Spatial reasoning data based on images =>
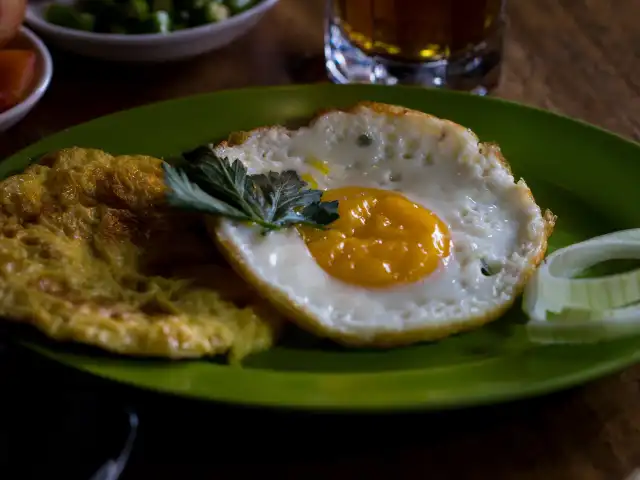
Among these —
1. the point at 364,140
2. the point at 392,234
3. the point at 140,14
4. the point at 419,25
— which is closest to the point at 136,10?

Exercise task => Rewrite the listing above with every "the point at" changed to "the pixel at" and nothing else altered. Leave the pictures out.

Complete output =>
Among these —
1. the pixel at 364,140
2. the pixel at 392,234
3. the pixel at 140,14
4. the pixel at 419,25
— which is closest to the pixel at 136,10?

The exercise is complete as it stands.